Often a shimmering luminosity creates what appears to be a 3-dimensional undulating surface. I have been working within a square format almost exclusively since 1997. An even grid of narrow horizontal or diagonal lines forms the basic structure and serves as a spatial context for irregular events on the surface.

By contrast, the paintings focus on color and the silverpoint drawing becomes more of an element of structure; in these works on wood panels, drawing and painting are fused. I have applied several layers of paint, using different colors, after which I drew with the metalpoint. Then I erased part of the surface with sandpaper to expose the paint underneath. Often, I add additional paint and drawing to intensify the layered effect. The paintings seem to float on the wall, and an illumination begins to emerge from somewhere in the interior, at times creating an aura of reflected light, at times appearing to evoke memories or afterimages.

Many of my drawings have musical titles, which evolved intuitively. It is not only because I live with a composer and love music, but also because there is a parallel in the fact that music is abstract like my work. My paintings and drawings are always done in series and each work is generally inspired by the piece or pieces created before it. Numerous drawings and paintings used the title of Polyphony, and my new series, entitled Harmonizations, is a simplified version of those works.
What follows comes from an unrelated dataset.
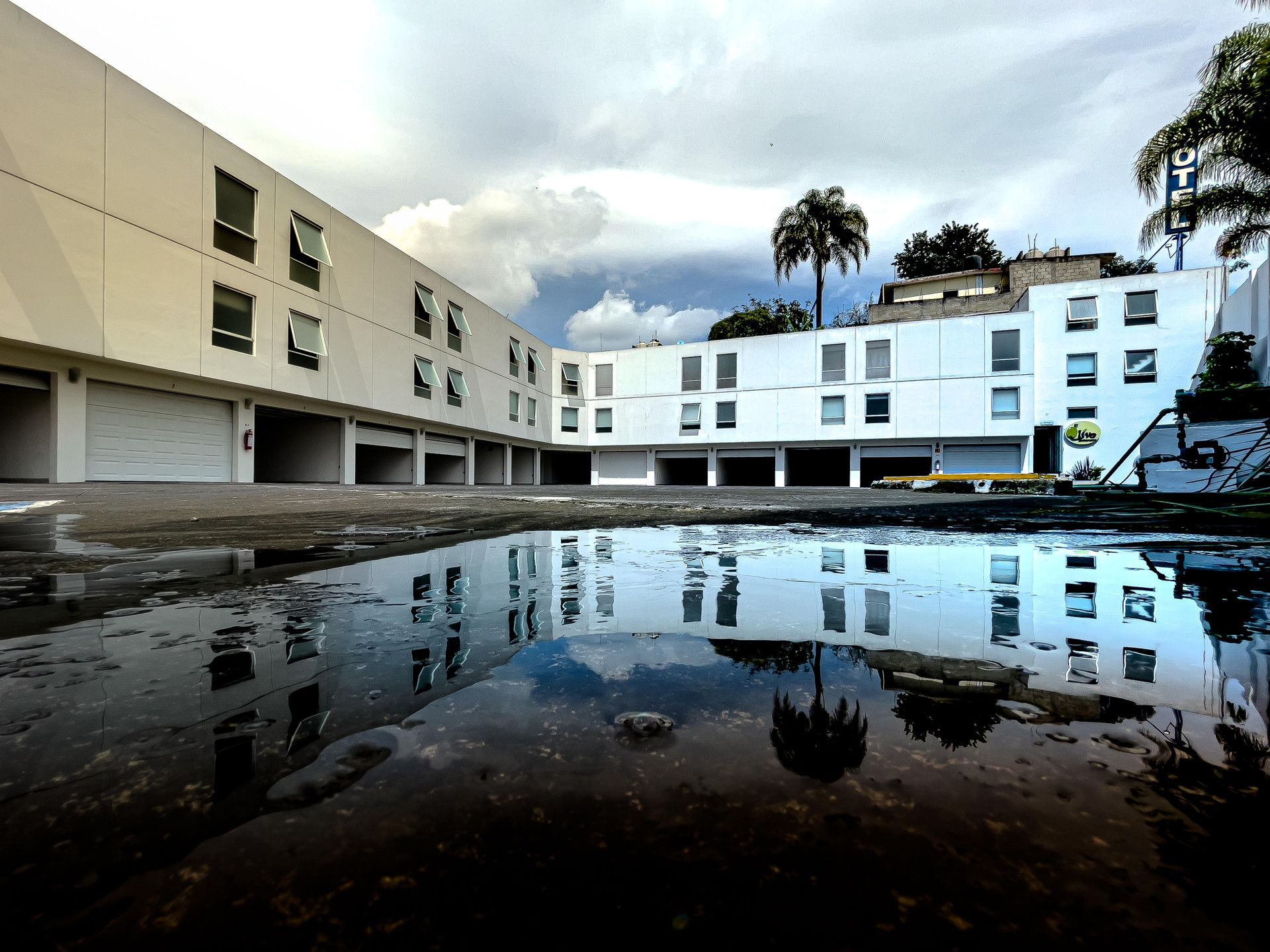 Un edificio de varios pisos, con numerosas ventanas y una superficie acuática reflectante al frente.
Harmonizations is made up of 36 squares with one left blank as a metaphor for a new presence or for a mourning of a loss.

Diagonal lines divide the picture plane in the series entitled Intermezzo as many different metalpoints are combined with metallic wool pads and graphite; some of these works have a three-dimensional quality as surface events are continued on the sides of the panel.

All the series are a testimony of how the abstract and straight line can create movement and a visual sound, simply through a variety of compositions. What I want the viewer to do when standing in front of my work is to notice all the subtle differences on the surface and to experience the effect of an abstract universe composed of lines and reflections of light.